« Quoi de nouveau ?
– La Résistance. »
Avec Gilles Perrault

Gilles P

LES ENREGISTREMENTS

La conférence

Le débat

 Nul n’est obligé d’apprécier les dictionnaires ni, à propos du sien, d’applaudir à « l’amateurisme du dictionnariste », nous dit malicieusement Gilles Perrault, ajoutant s’être soumis avec plaisir à cet ordre alphabétique le dispensant de toute astreinte chronologique. Au fond n’avoir eu pour ce livre d’histoire à obéir à quelque ordre que ce soit. Le 13 mai, dans le style, on l’aura vu aggraver son cas. Invité par la Société Louise Michel à l’occasion de la sortie de son Dictionnaire amoureux de la Résistance, l’auteur ne voulait pour rien au monde d’une docte conférence. Ainsi ce fut une conversation, avec Philippe Binet dans le rôle du questionneur, sur le mode « Dites-nous, Monsieur Perrault…», Angelo Rinaldi prêt le moment voulu à décocher, Julien Gaillard avec des extraits, autant de précieux éclats littéraires. Sans y paraître, l’affaire avait été soigneusement préparée, afin qu’on ait le plus possible à profiter des talents de conteur de Gilles Perrault. Deux heures durant il aura soutenu l’attention de l’auditoire, l’emportant dans un tournoiement de réflexions sur «le chapitre le plus romanesque de notre roman national», la Résistance, et sur le sens profond, hier et aujourd’hui, de ce mot : « Résister ».

« Entrer en résistance, c’est s’autodésigner à la torture et à la mort ». Mais c’est aussi, on n’ose y croire, des moments de grand bonheur. Jacques Bingen, avant d’avaler sa pilule de cyanure, évoquera une « paradisiaque période d’enfer »…Dictionnaira amoureux

Une belle soirée que la Société Louise Michel a mise sur pied pour le cinquième anniversaire de sa création, pleine de charme et de vigueur, évoquant quelques facettes de cette histoire qu’il est hors de question d’oublier. Et que Gilles Perrault nous invite à relire, pour en approfondir la connaissance, en tirer des élans toujours répétés…

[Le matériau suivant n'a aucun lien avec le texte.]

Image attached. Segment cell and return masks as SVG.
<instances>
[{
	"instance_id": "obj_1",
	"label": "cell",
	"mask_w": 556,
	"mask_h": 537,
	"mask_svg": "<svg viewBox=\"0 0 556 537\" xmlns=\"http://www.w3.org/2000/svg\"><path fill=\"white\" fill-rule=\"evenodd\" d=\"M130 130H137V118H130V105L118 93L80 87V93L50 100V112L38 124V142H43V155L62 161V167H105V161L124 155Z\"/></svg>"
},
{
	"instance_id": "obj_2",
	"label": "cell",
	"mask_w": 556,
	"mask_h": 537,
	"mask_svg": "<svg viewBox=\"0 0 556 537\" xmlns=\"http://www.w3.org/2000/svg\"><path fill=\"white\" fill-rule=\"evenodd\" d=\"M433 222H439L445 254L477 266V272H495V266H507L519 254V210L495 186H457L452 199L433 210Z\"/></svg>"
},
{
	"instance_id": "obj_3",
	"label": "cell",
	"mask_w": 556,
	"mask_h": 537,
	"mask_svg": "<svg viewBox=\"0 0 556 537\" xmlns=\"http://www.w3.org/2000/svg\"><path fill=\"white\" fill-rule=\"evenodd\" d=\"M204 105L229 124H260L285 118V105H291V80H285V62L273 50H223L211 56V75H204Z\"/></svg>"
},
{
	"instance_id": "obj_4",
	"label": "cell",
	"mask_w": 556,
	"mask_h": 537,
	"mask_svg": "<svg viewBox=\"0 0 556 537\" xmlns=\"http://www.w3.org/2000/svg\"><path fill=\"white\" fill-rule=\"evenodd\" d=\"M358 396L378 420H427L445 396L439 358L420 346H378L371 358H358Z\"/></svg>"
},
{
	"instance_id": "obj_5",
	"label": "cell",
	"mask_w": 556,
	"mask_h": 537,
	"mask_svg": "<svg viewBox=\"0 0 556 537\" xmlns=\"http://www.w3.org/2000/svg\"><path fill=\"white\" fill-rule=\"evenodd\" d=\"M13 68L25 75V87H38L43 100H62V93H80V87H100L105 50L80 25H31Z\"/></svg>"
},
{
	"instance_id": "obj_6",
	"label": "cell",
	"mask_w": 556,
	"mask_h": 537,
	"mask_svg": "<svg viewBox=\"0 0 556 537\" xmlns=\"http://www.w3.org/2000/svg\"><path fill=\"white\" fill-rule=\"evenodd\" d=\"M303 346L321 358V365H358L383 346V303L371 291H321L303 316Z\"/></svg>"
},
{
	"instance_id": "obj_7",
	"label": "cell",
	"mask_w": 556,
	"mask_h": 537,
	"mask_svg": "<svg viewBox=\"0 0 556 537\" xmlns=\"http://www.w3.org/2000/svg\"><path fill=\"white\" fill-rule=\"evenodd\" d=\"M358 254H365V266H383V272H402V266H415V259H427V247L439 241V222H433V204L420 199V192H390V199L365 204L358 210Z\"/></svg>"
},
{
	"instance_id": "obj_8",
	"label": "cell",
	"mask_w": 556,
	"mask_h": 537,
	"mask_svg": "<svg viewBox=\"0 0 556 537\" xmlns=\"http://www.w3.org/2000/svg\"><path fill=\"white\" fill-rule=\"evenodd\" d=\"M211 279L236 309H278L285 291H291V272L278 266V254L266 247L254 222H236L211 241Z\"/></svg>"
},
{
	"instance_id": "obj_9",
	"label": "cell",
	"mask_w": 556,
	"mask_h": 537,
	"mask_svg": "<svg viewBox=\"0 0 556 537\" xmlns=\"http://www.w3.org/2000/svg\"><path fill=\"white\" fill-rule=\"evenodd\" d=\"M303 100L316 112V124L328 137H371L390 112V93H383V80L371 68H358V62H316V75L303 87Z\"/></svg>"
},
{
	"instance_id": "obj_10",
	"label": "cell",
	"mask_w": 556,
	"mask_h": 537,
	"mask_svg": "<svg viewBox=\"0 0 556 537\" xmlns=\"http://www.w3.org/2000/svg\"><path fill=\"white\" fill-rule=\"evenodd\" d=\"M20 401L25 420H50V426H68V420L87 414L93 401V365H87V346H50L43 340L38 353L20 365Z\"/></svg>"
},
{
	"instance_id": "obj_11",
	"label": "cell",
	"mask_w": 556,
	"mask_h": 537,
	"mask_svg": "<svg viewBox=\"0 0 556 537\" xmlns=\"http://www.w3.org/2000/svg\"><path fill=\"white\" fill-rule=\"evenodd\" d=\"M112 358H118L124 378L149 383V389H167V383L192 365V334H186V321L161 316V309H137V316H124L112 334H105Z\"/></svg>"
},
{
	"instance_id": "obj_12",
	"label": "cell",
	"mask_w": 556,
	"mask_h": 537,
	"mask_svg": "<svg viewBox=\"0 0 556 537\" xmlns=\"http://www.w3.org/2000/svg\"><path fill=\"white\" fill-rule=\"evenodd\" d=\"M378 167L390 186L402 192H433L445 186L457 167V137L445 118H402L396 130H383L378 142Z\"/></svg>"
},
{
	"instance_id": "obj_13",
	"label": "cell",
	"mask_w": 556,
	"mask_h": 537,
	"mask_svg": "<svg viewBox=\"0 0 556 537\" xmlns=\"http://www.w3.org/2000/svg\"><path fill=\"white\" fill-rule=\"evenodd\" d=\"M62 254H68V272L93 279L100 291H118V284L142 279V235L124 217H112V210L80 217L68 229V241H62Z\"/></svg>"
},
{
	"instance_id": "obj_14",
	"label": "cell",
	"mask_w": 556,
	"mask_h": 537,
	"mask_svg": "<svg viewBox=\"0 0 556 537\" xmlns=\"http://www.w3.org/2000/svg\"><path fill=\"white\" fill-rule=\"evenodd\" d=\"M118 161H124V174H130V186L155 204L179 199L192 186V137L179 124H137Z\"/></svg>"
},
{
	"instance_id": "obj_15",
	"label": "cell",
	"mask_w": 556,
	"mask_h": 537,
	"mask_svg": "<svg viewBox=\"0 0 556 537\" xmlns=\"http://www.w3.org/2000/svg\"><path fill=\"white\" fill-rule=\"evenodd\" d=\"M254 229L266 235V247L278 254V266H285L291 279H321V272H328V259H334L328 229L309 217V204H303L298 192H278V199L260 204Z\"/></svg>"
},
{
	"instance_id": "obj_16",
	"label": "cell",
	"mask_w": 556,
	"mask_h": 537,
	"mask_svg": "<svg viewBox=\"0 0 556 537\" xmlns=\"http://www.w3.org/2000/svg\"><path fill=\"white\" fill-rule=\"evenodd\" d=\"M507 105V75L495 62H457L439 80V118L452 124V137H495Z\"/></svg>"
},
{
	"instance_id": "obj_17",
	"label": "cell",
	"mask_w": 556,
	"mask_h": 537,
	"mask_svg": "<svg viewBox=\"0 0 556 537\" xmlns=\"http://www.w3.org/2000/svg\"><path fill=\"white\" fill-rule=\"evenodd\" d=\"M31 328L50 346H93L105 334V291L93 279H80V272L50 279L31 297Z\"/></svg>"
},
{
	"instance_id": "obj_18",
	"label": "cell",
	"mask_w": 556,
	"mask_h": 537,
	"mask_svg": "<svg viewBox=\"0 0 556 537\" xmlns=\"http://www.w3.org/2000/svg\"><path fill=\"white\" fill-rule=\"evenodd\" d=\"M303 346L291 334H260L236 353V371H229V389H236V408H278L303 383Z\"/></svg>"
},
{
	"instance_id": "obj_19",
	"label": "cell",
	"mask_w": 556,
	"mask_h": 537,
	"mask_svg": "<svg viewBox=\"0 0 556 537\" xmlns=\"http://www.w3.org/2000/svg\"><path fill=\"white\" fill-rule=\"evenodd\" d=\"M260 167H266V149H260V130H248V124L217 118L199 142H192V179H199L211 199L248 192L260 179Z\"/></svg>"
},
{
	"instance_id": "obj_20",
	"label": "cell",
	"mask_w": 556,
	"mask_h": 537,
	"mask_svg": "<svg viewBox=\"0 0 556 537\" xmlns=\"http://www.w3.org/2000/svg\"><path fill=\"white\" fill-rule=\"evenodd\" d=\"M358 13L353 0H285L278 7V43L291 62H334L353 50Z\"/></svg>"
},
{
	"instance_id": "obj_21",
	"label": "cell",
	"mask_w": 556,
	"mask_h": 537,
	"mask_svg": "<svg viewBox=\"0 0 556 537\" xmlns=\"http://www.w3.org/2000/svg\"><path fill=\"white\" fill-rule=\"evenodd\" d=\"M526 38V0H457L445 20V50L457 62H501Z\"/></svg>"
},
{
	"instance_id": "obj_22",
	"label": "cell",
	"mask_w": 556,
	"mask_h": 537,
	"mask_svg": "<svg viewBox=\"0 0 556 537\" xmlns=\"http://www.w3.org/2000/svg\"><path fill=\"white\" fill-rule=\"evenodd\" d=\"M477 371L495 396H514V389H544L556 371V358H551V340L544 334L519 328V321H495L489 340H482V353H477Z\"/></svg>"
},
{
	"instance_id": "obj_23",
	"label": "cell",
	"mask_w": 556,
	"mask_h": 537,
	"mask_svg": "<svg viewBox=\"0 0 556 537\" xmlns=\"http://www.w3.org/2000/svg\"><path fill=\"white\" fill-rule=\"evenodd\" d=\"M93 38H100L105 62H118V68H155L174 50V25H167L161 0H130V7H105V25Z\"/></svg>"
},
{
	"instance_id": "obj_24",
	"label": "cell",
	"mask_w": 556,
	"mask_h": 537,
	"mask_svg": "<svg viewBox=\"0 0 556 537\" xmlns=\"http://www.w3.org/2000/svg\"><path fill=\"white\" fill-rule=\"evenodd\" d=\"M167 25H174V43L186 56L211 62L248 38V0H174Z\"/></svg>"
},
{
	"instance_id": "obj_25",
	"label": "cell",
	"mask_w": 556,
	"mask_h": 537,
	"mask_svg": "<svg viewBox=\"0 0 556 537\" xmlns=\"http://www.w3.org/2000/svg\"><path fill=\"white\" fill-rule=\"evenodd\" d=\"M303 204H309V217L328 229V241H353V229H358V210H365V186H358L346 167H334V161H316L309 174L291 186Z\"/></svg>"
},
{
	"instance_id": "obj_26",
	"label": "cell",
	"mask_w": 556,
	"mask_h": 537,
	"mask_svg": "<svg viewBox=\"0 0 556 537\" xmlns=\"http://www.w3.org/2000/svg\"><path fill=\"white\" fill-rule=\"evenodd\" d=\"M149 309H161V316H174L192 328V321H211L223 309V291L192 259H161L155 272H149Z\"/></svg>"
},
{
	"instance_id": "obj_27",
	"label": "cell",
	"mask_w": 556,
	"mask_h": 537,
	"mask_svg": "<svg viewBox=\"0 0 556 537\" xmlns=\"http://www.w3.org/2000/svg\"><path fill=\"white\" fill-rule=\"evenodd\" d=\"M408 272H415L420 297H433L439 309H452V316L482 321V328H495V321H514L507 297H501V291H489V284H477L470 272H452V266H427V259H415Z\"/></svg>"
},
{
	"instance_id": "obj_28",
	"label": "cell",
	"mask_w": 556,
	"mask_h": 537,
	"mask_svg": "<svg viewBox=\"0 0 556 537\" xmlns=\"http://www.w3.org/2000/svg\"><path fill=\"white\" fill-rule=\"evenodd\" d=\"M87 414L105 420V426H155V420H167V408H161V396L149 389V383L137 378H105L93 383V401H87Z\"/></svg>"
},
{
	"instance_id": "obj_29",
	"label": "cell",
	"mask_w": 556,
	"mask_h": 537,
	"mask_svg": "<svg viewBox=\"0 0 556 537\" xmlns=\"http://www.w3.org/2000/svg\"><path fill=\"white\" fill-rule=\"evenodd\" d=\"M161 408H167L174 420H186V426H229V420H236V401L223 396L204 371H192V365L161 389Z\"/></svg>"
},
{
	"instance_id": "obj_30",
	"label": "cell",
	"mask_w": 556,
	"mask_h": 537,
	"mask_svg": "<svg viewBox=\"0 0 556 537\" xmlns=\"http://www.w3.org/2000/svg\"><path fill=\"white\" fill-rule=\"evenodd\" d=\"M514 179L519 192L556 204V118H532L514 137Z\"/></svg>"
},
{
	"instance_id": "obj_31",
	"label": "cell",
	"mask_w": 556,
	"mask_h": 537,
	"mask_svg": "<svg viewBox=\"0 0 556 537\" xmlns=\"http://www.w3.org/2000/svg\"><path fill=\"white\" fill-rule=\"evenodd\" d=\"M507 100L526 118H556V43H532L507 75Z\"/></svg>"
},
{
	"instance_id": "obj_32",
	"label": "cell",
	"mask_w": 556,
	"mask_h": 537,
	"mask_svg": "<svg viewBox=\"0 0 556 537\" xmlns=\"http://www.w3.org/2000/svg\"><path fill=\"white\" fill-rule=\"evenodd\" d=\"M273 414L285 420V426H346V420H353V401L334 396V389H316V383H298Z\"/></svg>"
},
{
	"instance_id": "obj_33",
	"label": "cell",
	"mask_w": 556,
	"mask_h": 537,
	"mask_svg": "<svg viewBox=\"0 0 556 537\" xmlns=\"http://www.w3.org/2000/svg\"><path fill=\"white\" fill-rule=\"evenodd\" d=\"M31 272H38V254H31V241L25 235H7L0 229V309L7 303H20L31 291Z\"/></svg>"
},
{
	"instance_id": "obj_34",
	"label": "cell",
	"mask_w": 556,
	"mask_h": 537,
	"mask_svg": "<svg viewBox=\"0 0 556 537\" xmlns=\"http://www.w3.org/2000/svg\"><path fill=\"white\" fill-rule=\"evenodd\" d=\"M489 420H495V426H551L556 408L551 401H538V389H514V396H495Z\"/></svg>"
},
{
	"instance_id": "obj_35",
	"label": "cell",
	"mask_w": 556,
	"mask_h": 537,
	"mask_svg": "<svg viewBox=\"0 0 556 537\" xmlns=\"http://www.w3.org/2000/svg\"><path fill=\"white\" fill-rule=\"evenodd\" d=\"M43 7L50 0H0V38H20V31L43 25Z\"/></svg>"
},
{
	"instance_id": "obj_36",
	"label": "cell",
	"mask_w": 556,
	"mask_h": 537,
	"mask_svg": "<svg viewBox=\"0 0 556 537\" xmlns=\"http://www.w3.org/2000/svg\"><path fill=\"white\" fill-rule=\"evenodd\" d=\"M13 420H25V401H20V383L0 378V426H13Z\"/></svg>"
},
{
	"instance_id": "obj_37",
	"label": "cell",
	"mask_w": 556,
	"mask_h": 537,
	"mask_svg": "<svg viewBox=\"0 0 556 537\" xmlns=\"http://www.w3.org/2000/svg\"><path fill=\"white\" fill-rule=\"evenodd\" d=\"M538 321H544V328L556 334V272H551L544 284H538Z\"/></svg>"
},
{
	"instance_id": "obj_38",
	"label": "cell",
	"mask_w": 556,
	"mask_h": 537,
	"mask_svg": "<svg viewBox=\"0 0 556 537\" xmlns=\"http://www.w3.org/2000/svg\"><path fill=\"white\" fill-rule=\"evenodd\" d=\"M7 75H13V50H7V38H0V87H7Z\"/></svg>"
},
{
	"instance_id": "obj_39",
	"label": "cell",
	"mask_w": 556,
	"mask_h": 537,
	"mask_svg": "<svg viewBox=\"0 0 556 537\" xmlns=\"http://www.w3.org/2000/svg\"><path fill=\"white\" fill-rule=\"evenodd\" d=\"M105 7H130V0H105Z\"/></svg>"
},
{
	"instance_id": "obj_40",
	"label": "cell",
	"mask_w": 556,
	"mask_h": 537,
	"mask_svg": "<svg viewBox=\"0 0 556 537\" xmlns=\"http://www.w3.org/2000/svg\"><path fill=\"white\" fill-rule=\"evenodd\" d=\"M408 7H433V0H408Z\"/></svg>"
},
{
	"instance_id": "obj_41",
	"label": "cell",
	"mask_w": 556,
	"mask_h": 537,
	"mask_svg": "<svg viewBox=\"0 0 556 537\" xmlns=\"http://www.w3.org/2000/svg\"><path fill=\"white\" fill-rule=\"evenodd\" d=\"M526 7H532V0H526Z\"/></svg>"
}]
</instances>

Peu importe l’entrée par laquelle on s’engage, puisque c’est en cela que les dictionnaires, habituellement austères, ne vont pas sans une certaine poésie. Poésie aussi, déconcertante, de ces messages codés que notre mémoire collective ne saurait dissocier de cette période héroïque. Julien Gaillard, en début de soirée, en a rappelé quelques-uns. « « L’hippopotame n’aime pas le vermicelle ». « Melpomène se parfume à l’héliotrope ».

Et, bien sûr, les « sanglots longs des violons de l’automne »… Mais même là, une pépite est cachée, que nous révèle Gilles Perrault, qui décidément paraît ne rien ignorer de cette tumultueuse histoire résistante. Donc, invitation à lire… Et à résister.